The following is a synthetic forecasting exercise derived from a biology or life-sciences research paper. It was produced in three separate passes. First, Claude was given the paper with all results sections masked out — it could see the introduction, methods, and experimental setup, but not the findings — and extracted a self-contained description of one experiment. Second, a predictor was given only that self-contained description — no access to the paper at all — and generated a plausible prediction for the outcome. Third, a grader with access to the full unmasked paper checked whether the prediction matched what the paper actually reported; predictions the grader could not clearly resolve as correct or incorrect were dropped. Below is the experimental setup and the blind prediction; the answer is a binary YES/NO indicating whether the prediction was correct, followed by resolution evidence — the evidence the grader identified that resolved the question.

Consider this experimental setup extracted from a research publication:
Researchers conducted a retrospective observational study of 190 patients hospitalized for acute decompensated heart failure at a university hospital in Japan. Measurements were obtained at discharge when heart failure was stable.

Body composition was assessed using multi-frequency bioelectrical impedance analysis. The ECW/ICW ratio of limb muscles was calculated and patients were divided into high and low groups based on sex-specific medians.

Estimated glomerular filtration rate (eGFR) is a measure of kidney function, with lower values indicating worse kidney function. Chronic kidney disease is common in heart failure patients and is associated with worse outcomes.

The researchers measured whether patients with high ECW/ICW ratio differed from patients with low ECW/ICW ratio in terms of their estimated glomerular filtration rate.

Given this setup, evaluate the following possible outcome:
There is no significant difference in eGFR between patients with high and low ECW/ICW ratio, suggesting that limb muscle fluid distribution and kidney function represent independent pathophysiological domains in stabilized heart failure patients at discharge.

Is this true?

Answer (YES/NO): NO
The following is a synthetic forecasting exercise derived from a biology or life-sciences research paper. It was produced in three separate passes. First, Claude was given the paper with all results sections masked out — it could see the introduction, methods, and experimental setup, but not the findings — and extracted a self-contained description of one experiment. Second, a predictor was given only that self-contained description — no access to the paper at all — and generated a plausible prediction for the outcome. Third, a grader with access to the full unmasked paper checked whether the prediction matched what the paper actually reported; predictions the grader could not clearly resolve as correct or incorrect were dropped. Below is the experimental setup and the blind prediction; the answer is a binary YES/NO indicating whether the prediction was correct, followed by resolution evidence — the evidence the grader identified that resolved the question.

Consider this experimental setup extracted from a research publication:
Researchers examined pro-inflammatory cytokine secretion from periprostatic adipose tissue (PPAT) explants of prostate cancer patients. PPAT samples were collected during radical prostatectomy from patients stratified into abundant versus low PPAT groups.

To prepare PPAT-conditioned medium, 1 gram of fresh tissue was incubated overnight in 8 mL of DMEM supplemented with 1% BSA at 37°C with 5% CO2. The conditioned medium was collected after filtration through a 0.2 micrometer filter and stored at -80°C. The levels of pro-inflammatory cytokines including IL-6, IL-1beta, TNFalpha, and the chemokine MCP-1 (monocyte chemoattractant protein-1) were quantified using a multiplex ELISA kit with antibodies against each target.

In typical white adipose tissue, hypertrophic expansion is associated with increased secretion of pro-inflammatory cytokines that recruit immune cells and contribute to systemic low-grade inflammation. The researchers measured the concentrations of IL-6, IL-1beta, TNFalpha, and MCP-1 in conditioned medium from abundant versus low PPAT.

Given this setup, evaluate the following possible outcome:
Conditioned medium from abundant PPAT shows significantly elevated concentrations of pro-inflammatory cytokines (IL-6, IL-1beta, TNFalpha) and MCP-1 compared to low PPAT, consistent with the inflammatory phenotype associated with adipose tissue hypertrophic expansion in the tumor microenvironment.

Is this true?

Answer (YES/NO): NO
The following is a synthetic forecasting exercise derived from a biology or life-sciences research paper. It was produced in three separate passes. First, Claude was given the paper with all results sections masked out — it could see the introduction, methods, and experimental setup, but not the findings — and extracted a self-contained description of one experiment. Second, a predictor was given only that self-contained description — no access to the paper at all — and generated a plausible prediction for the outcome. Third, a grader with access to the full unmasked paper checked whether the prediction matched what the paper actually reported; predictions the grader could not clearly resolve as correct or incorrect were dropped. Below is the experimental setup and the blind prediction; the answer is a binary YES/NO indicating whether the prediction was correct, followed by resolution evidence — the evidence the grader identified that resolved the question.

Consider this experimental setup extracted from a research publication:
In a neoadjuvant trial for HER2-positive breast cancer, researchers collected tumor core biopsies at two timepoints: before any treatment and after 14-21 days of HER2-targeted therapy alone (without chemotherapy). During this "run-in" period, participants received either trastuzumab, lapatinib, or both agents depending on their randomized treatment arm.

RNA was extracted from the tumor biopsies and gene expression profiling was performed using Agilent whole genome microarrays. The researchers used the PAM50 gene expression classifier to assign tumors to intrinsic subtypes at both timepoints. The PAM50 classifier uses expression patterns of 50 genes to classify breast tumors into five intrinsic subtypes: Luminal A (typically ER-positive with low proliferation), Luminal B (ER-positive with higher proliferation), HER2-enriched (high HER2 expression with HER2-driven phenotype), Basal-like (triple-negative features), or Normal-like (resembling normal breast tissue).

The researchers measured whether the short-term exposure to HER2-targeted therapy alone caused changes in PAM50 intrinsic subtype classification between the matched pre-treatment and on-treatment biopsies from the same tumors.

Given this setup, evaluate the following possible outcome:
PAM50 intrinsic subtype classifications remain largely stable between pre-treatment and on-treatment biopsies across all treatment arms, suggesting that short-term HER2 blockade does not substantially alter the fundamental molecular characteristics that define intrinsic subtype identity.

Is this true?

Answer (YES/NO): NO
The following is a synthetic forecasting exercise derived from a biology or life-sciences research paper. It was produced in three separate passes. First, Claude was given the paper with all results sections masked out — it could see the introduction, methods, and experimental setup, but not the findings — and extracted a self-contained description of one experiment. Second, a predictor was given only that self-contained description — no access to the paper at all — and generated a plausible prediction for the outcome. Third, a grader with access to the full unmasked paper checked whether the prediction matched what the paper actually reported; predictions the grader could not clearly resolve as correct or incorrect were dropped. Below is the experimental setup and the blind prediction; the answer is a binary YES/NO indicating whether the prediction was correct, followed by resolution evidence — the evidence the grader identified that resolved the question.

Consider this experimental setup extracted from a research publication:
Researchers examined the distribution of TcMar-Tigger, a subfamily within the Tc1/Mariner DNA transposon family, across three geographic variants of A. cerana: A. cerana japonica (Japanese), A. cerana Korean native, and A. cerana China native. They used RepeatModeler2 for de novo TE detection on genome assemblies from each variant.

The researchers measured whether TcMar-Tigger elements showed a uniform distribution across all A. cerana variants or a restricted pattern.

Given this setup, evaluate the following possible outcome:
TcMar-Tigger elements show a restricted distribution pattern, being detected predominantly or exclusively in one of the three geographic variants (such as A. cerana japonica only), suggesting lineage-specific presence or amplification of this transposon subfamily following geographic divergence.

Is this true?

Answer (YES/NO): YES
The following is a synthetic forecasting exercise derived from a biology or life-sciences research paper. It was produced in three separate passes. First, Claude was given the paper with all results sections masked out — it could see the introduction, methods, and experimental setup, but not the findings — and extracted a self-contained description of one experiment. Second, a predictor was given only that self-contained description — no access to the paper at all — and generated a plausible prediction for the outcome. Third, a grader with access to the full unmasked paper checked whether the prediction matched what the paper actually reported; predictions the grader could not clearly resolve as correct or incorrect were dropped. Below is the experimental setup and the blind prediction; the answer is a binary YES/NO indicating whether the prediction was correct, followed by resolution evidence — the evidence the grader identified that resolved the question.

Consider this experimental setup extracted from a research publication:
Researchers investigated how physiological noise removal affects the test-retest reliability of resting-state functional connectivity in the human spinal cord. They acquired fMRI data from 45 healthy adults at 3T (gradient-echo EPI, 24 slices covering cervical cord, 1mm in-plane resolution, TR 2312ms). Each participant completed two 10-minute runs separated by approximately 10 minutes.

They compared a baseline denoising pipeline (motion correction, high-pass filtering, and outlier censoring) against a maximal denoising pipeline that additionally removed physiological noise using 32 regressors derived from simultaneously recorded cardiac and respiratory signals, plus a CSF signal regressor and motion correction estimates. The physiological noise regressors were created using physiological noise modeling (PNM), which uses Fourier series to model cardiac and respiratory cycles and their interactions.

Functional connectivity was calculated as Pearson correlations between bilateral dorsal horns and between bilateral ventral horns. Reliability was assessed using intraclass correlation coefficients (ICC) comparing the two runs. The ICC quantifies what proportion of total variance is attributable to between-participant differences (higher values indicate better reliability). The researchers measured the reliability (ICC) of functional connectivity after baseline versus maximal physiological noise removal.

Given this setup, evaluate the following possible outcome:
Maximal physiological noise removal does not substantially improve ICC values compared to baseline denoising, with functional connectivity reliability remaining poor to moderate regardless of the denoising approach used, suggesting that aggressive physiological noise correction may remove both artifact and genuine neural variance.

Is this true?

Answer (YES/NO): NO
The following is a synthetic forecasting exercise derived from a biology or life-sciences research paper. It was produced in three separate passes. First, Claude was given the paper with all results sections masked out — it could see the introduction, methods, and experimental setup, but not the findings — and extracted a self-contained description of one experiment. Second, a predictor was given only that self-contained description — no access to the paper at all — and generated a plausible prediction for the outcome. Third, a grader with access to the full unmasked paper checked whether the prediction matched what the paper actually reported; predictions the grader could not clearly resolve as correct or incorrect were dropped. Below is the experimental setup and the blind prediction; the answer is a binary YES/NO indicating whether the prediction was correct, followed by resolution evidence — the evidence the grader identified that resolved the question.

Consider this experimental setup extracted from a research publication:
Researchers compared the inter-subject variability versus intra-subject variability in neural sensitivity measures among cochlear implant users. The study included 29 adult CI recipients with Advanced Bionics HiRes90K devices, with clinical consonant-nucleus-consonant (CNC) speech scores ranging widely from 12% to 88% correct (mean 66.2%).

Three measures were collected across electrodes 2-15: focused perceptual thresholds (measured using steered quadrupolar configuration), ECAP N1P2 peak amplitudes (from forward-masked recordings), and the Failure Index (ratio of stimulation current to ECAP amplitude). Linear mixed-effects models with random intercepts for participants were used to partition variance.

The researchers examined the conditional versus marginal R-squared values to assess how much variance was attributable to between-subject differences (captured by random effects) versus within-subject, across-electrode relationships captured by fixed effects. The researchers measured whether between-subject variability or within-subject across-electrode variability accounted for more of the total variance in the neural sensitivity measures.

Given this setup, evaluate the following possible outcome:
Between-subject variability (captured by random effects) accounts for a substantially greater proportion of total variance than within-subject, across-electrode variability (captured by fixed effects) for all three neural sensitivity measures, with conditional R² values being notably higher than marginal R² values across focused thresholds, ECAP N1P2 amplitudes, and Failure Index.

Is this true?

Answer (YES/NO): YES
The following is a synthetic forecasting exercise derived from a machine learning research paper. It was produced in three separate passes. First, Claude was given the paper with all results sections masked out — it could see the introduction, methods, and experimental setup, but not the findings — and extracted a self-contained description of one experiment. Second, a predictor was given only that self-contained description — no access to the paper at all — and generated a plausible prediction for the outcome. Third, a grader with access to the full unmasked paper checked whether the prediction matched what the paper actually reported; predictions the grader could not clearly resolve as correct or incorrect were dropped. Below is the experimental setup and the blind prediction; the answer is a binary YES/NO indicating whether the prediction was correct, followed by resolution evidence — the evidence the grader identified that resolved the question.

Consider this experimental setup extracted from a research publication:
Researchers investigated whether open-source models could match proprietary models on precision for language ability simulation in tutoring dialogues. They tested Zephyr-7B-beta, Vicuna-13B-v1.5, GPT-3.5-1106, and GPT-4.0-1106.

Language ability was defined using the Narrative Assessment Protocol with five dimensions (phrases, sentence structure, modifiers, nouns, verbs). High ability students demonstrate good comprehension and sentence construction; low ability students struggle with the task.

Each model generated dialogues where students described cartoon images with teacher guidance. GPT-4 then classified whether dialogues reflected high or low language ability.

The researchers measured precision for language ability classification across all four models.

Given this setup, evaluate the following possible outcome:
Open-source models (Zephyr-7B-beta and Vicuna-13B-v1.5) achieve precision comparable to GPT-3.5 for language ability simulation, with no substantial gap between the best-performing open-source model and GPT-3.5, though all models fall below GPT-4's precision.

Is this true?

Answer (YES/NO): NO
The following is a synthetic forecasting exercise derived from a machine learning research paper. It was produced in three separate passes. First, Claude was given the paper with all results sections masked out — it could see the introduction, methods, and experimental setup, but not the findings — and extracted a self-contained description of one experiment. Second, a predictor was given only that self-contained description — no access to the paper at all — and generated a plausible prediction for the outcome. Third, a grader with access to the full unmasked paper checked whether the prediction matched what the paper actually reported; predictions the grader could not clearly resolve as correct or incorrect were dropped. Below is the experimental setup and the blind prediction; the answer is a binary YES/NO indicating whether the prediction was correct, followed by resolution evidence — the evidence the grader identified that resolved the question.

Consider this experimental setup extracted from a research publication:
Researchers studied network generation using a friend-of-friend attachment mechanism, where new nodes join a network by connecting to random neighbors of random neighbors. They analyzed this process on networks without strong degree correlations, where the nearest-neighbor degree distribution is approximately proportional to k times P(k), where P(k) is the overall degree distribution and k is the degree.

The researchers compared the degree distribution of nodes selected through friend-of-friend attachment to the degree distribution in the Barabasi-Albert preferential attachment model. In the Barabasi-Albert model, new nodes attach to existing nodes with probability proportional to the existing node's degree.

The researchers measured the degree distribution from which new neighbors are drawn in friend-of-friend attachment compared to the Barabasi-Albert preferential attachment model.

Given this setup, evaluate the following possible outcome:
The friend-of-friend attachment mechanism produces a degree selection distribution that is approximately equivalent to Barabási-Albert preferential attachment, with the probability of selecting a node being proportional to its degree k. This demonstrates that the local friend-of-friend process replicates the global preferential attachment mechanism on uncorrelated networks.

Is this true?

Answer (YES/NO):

▸ YOUR TASK:
What is the number of lines in the data that include the word "therapy"? State only that number.

▸ WRITTEN ANSWER:
2